DOCUMENT EXTRACT:
[Start of Attachment]

Membership Development and Inter-society Relationships. Our goal is to understand who our members are and what their needs are, as well as establish better relationships with other SIGs and non-ACM organizations with interests in HCI. In the membership arena, we conducted focus groups with past, present, and future members; and prepared a SIGCHI brochure to recruit new members. While we have a long history of cooperating with other societies on individual conferences, we want to examine cooperation at the society level, not only at the conference level. A cooperating society policy has been drafted and reviewed and is currently being rewritten.
Tutorials to go. Our goal is to extend the value of the tutorials from the annual CHI conference by offering them at other times and at other locations. This would both broaden education about human-computer interaction (HCI) and strengthen SIGCHI's position in the HCI community. Obstacles to this program include the logistics of offering tutorials, the selection of tutorials to offer, and the development of a financial model for offering tutorials. Stated differently, the major obstacle was in finding the right person to define this program and begin its implementation. Recently, we found and funded such a person and we believe this program is now well on its way to success.
SIGCHI Development Fund. Our goal was to use some of our budget surplus to fund the advancement of HCI and the communication of those advances within the SIGCHI community. Proposals are accepted from any SIGCHI member and efforts are led and conducted by volunteers. We established this fund in FY '96.

[End of Attachment]

STORED DATA:

[Start of Attachment]

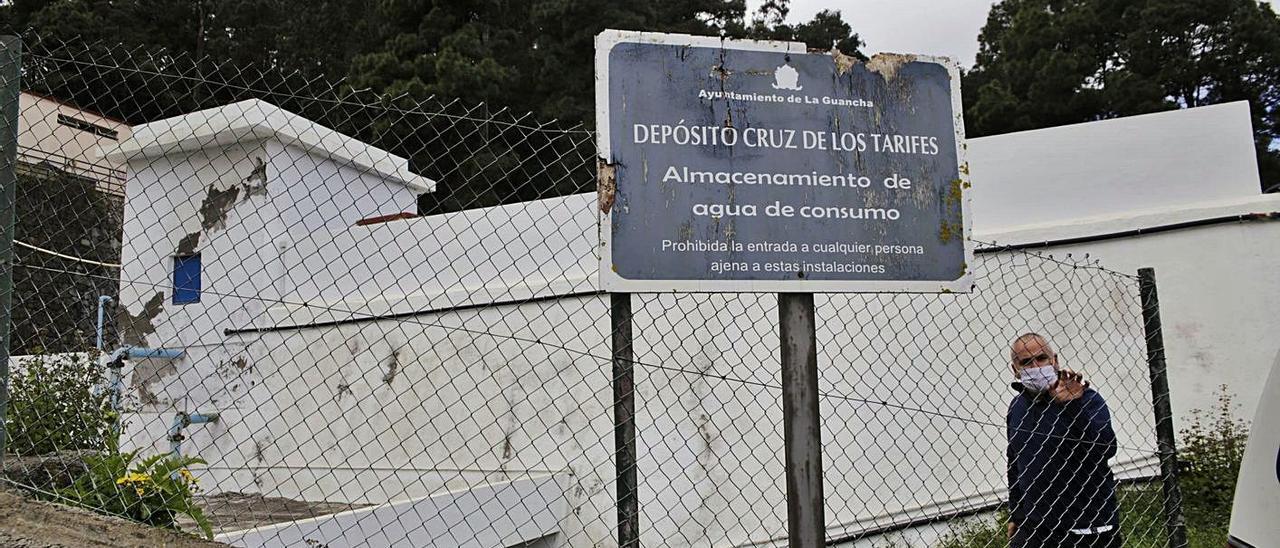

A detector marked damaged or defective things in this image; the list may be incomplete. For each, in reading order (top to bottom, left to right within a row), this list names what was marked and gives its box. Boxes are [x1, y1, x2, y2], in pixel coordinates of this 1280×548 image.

rust stain on sign [596, 158, 616, 213]
rusty sign [593, 29, 972, 293]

[End of Attachment]

INSTRUCTIONS:
**1)** According to the SIGCHI report, in which fiscal year was the SIGCHI Development Fund established?
**2)** Please reproduce the stretch of the SIGCHI report from "Membership Development and" through "currently being rewritten.".

SOLUTIONS:
**1)** FY '96.

**2)**
Membership Development and Inter-society Relationships. Our goal is to understand who our members are and what their needs are, as well as establish better relationships with other SIGs and non-ACM organizations with interests in HCI. In the membership arena, we conducted focus groups with past, present, and future members; and prepared a SIGCHI brochure to recruit new members. While we have a long history of cooperating with other societies on individual conferences, we want to examine cooperation at the society level, not only at the conference level. A cooperating society policy has been drafted and reviewed and is currently being rewritten.